┌─ Source data
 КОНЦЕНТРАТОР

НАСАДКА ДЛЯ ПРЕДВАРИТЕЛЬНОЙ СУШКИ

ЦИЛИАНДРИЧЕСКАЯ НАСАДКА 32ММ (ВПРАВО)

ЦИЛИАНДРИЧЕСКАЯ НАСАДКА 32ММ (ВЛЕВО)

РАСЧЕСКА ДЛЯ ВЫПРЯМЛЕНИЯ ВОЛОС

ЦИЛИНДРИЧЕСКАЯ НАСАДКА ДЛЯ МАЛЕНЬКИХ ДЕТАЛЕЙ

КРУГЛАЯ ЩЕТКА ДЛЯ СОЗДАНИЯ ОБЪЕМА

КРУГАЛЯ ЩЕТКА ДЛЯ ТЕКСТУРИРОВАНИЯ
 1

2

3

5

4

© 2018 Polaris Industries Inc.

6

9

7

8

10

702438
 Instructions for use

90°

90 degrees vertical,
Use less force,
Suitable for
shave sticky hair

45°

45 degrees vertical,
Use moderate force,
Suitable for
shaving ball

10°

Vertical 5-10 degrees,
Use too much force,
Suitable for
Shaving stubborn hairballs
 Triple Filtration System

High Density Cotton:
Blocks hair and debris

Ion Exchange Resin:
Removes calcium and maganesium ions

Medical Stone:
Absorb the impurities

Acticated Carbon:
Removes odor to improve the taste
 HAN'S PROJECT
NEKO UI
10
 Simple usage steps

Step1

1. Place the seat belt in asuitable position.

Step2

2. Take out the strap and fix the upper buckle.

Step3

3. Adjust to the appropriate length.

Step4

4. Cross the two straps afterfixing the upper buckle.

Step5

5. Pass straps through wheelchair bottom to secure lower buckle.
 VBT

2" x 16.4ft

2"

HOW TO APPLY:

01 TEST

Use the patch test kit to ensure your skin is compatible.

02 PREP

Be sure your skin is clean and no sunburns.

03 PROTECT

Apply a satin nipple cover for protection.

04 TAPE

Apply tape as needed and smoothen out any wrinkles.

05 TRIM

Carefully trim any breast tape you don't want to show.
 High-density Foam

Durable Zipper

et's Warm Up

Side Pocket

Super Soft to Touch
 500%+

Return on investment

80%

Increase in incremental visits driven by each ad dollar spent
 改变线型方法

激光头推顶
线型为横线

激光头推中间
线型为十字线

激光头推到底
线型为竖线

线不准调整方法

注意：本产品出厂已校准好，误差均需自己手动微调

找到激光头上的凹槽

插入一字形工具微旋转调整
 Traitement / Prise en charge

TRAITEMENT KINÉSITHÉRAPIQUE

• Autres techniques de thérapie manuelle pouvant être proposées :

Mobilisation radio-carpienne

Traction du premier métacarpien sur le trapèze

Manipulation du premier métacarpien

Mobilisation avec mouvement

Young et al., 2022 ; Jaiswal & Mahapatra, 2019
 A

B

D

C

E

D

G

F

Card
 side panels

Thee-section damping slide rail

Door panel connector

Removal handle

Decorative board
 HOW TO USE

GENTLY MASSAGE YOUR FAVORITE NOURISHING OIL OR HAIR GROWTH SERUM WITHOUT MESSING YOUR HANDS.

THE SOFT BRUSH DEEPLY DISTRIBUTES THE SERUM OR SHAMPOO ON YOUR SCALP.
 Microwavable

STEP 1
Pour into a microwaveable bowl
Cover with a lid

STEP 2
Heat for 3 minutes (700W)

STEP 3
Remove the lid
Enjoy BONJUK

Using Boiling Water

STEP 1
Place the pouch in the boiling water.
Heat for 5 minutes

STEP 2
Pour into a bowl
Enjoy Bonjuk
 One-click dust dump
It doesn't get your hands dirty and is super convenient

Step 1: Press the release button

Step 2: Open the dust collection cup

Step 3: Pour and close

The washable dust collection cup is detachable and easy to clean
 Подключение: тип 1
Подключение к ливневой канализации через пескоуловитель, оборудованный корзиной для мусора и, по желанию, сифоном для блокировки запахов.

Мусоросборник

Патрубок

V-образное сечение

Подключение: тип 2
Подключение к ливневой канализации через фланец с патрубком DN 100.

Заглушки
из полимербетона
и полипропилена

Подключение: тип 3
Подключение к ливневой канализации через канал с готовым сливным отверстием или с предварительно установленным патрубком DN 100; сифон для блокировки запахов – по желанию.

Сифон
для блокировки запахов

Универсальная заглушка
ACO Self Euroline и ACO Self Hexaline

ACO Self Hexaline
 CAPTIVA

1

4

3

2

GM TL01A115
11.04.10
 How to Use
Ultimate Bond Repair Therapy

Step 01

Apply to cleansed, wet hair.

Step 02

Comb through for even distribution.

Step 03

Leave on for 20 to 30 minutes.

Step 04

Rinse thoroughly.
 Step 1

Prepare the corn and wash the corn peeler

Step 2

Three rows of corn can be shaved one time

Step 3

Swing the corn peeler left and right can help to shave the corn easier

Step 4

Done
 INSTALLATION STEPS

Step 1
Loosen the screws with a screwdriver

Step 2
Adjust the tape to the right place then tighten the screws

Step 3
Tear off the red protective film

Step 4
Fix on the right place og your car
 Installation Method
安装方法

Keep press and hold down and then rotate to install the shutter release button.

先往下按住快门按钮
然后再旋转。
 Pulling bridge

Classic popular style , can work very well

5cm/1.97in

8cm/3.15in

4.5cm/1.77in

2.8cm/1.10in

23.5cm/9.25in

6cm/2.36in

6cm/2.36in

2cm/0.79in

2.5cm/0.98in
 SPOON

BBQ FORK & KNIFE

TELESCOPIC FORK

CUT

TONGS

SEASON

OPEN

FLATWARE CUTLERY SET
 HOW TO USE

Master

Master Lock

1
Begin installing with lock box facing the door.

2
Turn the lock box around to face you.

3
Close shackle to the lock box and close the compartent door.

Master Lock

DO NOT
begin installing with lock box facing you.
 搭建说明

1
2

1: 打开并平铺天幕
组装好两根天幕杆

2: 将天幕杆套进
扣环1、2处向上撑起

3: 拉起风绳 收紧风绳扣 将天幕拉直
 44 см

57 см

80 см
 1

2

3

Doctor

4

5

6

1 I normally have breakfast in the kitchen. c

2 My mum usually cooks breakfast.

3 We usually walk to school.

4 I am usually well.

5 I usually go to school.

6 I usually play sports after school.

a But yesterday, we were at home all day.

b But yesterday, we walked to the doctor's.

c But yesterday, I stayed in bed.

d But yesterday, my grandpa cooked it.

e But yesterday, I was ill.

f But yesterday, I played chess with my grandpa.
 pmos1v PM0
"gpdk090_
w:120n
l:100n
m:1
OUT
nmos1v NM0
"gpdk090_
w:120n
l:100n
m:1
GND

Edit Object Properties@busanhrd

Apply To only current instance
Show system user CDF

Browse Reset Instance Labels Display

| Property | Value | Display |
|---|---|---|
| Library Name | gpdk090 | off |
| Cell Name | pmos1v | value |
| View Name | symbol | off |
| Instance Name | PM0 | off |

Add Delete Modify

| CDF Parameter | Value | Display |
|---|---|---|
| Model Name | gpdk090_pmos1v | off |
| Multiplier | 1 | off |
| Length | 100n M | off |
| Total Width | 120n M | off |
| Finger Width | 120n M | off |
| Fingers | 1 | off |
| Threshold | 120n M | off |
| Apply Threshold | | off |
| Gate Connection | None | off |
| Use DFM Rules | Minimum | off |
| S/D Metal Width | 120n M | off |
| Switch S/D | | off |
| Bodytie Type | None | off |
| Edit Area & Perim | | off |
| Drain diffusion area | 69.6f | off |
└─
◆ Your goal: The records above are to be restated word for word, in full.

◆ Response for this exercise:
 КОНЦЕНТРАТОР

НАСАДКА ДЛЯ ПРЕДВАРИТЕЛЬНОЙ СУШКИ

ЦИЛИАНДРИЧЕСКАЯ НАСАДКА 32ММ (ВПРАВО)

ЦИЛИАНДРИЧЕСКАЯ НАСАДКА 32ММ (ВЛЕВО)

РАСЧЕСКА ДЛЯ ВЫПРЯМЛЕНИЯ ВОЛОС

ЦИЛИНДРИЧЕСКАЯ НАСАДКА ДЛЯ МАЛЕНЬКИХ ДЕТАЛЕЙ

КРУГЛАЯ ЩЕТКА ДЛЯ СОЗДАНИЯ ОБЪЕМА

КРУГАЛЯ ЩЕТКА ДЛЯ ТЕКСТУРИРОВАНИЯ
 1

2

3

5

4

© 2018 Polaris Industries Inc.

6

9

7

8

10

702438
 Instructions for use

90°

90 degrees vertical,
Use less force,
Suitable for
shave sticky hair

45°

45 degrees vertical,
Use moderate force,
Suitable for
shaving ball

10°

Vertical 5-10 degrees,
Use too much force,
Suitable for
Shaving stubborn hairballs
 Triple Filtration System

High Density Cotton:
Blocks hair and debris

Ion Exchange Resin:
Removes calcium and maganesium ions

Medical Stone:
Absorb the impurities

Acticated Carbon:
Removes odor to improve the taste
 HAN'S PROJECT
NEKO UI
10
 Simple usage steps

Step1

1. Place the seat belt in asuitable position.

Step2

2. Take out the strap and fix the upper buckle.

Step3

3. Adjust to the appropriate length.

Step4

4. Cross the two straps afterfixing the upper buckle.

Step5

5. Pass straps through wheelchair bottom to secure lower buckle.
 VBT

2" x 16.4ft

2"

HOW TO APPLY:

01 TEST

Use the patch test kit to ensure your skin is compatible.

02 PREP

Be sure your skin is clean and no sunburns.

03 PROTECT

Apply a satin nipple cover for protection.

04 TAPE

Apply tape as needed and smoothen out any wrinkles.

05 TRIM

Carefully trim any breast tape you don't want to show.
 High-density Foam

Durable Zipper

et's Warm Up

Side Pocket

Super Soft to Touch
 500%+

Return on investment

80%

Increase in incremental visits driven by each ad dollar spent
 改变线型方法

激光头推顶
线型为横线

激光头推中间
线型为十字线

激光头推到底
线型为竖线

线不准调整方法

注意：本产品出厂已校准好，误差均需自己手动微调

找到激光头上的凹槽

插入一字形工具微旋转调整
 Traitement / Prise en charge

TRAITEMENT KINÉSITHÉRAPIQUE

• Autres techniques de thérapie manuelle pouvant être proposées :

Mobilisation radio-carpienne

Traction du premier métacarpien sur le trapèze

Manipulation du premier métacarpien

Mobilisation avec mouvement

Young et al., 2022 ; Jaiswal & Mahapatra, 2019
 A

B

D

C

E

D

G

F

Card
 side panels

Thee-section damping slide rail

Door panel connector

Removal handle

Decorative board
 HOW TO USE

GENTLY MASSAGE YOUR FAVORITE NOURISHING OIL OR HAIR GROWTH SERUM WITHOUT MESSING YOUR HANDS.

THE SOFT BRUSH DEEPLY DISTRIBUTES THE SERUM OR SHAMPOO ON YOUR SCALP.
 Microwavable

STEP 1
Pour into a microwaveable bowl
Cover with a lid

STEP 2
Heat for 3 minutes (700W)

STEP 3
Remove the lid
Enjoy BONJUK

Using Boiling Water

STEP 1
Place the pouch in the boiling water.
Heat for 5 minutes

STEP 2
Pour into a bowl
Enjoy Bonjuk
 One-click dust dump
It doesn't get your hands dirty and is super convenient

Step 1: Press the release button

Step 2: Open the dust collection cup

Step 3: Pour and close

The washable dust collection cup is detachable and easy to clean
 Подключение: тип 1
Подключение к ливневой канализации через пескоуловитель, оборудованный корзиной для мусора и, по желанию, сифоном для блокировки запахов.

Мусоросборник

Патрубок

V-образное сечение

Подключение: тип 2
Подключение к ливневой канализации через фланец с патрубком DN 100.

Заглушки
из полимербетона
и полипропилена

Подключение: тип 3
Подключение к ливневой канализации через канал с готовым сливным отверстием или с предварительно установленным патрубком DN 100; сифон для блокировки запахов – по желанию.

Сифон
для блокировки запахов

Универсальная заглушка
ACO Self Euroline и ACO Self Hexaline

ACO Self Hexaline
 CAPTIVA

1

4

3

2

GM TL01A115
11.04.10
 How to Use
Ultimate Bond Repair Therapy

Step 01

Apply to cleansed, wet hair.

Step 02

Comb through for even distribution.

Step 03

Leave on for 20 to 30 minutes.

Step 04

Rinse thoroughly.
 Step 1

Prepare the corn and wash the corn peeler

Step 2

Three rows of corn can be shaved one time

Step 3

Swing the corn peeler left and right can help to shave the corn easier

Step 4

Done
 INSTALLATION STEPS

Step 1
Loosen the screws with a screwdriver

Step 2
Adjust the tape to the right place then tighten the screws

Step 3
Tear off the red protective film

Step 4
Fix on the right place og your car
 Installation Method
安装方法

Keep press and hold down and then rotate to install the shutter release button.

先往下按住快门按钮
然后再旋转。
 Pulling bridge

Classic popular style , can work very well

5cm/1.97in

8cm/3.15in

4.5cm/1.77in

2.8cm/1.10in

23.5cm/9.25in

6cm/2.36in

6cm/2.36in

2cm/0.79in

2.5cm/0.98in
 SPOON

BBQ FORK & KNIFE

TELESCOPIC FORK

CUT

TONGS

SEASON

OPEN

FLATWARE CUTLERY SET
 HOW TO USE

Master

Master Lock

1
Begin installing with lock box facing the door.

2
Turn the lock box around to face you.

3
Close shackle to the lock box and close the compartent door.

Master Lock

DO NOT
begin installing with lock box facing you.
 搭建说明

1
2

1: 打开并平铺天幕
组装好两根天幕杆

2: 将天幕杆套进
扣环1、2处向上撑起

3: 拉起风绳 收紧风绳扣 将天幕拉直
 44 см

57 см

80 см
 1

2

3

Doctor

4

5

6

1 I normally have breakfast in the kitchen. c

2 My mum usually cooks breakfast.

3 We usually walk to school.

4 I am usually well.

5 I usually go to school.

6 I usually play sports after school.

a But yesterday, we were at home all day.

b But yesterday, we walked to the doctor's.

c But yesterday, I stayed in bed.

d But yesterday, my grandpa cooked it.

e But yesterday, I was ill.

f But yesterday, I played chess with my grandpa.
 pmos1v PM0
"gpdk090_
w:120n
l:100n
m:1
OUT
nmos1v NM0
"gpdk090_
w:120n
l:100n
m:1
GND

Edit Object Properties@busanhrd

Apply To only current instance
Show system user CDF

Browse Reset Instance Labels Display

| Property | Value | Display |
|---|---|---|
| Library Name | gpdk090 | off |
| Cell Name | pmos1v | value |
| View Name | symbol | off |
| Instance Name | PM0 | off |

Add Delete Modify

| CDF Parameter | Value | Display |
|---|---|---|
| Model Name | gpdk090_pmos1v | off |
| Multiplier | 1 | off |
| Length | 100n M | off |
| Total Width | 120n M | off |
| Finger Width | 120n M | off |
| Fingers | 1 | off |
| Threshold | 120n M | off |
| Apply Threshold | | off |
| Gate Connection | None | off |
| Use DFM Rules | Minimum | off |
| S/D Metal Width | 120n M | off |
| Switch S/D | | off |
| Bodytie Type | None | off |
| Edit Area & Perim | | off |
| Drain diffusion area | 69.6f | off |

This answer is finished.